Estimated reading time: 3 mins
As enterprises strive to increase their market share and stay ahead in a competitive business environment, they need to increasingly take the technology recourse. Predictive Analytics is a technology, which studies the behavior of existing as well as potential customers through social media channels and their online website activities to predict future scenarios and their probability of purchase.
By processing the gathered information to collect key features, including essential patterns and attributes, and selecting only the most appropriate features helps to create a simple yet powerful predictive model. Predictive Analytics has helped Amazon increase its sales by 30%. As per a report from McKinsey, predictive maintenance helps reduce call centre cost by approx 20-50%.
Predictive analytics encompasses a variety of statistical techniques from data mining, predictive modelling, and machine learning, which analyze current and historical facts to make predictions about future or otherwise unknown events.
A highly effective model is built using a minimal set of features, which contain enough information to train a model to make accurate predictions/classifications.
Selection of useful features out of N given features is quite complex. Mathematically, we have 2N number of possible subsets. For example, for a problem with 20 features, we have 1048576 number of possible subsets of features, so one can easily guess the complexity if there are 40 features to deal with.
To avoid the computational burden, the number of selected input variables should not be too high. Similarly, it should not be too less either as the input variables would not be able to provide essential information.
To build an efficient model, the number of feature vectors should be optimum so that the behavior of the given phenomenon can be described with minimum non-redundant features with informative variables.
Feature selection methods can be categorized into three categories: filters, wrappers, and embedded methods.
The main difference between embedded method and filter method is while embedded method requires iterative updates, the model parameters are selected according to the model performance. The wrapper method considers only the model performance of the selected set of features.

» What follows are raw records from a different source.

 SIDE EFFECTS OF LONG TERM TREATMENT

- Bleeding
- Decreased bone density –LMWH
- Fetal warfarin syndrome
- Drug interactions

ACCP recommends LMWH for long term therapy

Suppose, we have 26 features viz. a,b,c,d,...,z. Out of these 26 features, each individual attribute may not be informative by itself, but a combination of them may be (for example: Perhaps b and c have no information separately, but (b + c) or b*c, on the other hand, might have some information). Now, Filter feature selection approach may miss it as it evaluates features in isolation, not in combination, but Wrapper approach can leverage this information as it is using a prediction or classification algorithm actually for evaluation.
To sum up, the optimal set of features should contain the minimum number of input variables, which are required to describe the behavior of the considered system or phenomenon with minimum redundant variables, which at the same time provide maximum information. A more accurate, efficient, simple and easily interpretable model can be built if the optimal set of input variables is identified.

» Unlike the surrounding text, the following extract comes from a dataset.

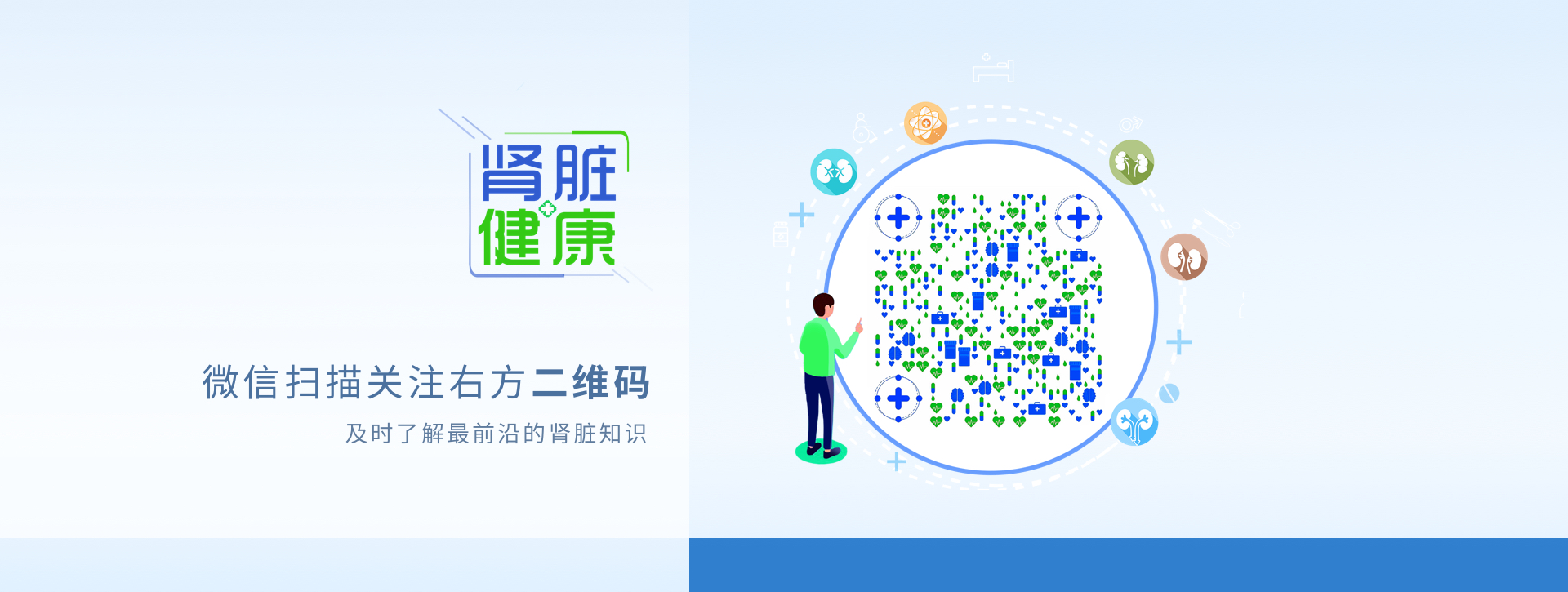 肾脏
健康

微信扫描关注右方二维码

及时了解最前沿的肾脏知识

The rule of thumb, which is followed for feature selection across analytics is that Filter method is used when the number of features is large in the dataset while Wrapper method is used when the number of features is moderate. But in practice, it's usually a better idea to use Wrapper method for key feature selection as it takes the performance of the actual classifier you want to use into account, and different classifiers vary widely in the usage of information.
Using these simple, yet powerful techniques to build a predictive model, enterprises can improve their sales and OpEx figures and stay ahead in a globally competitive business environment.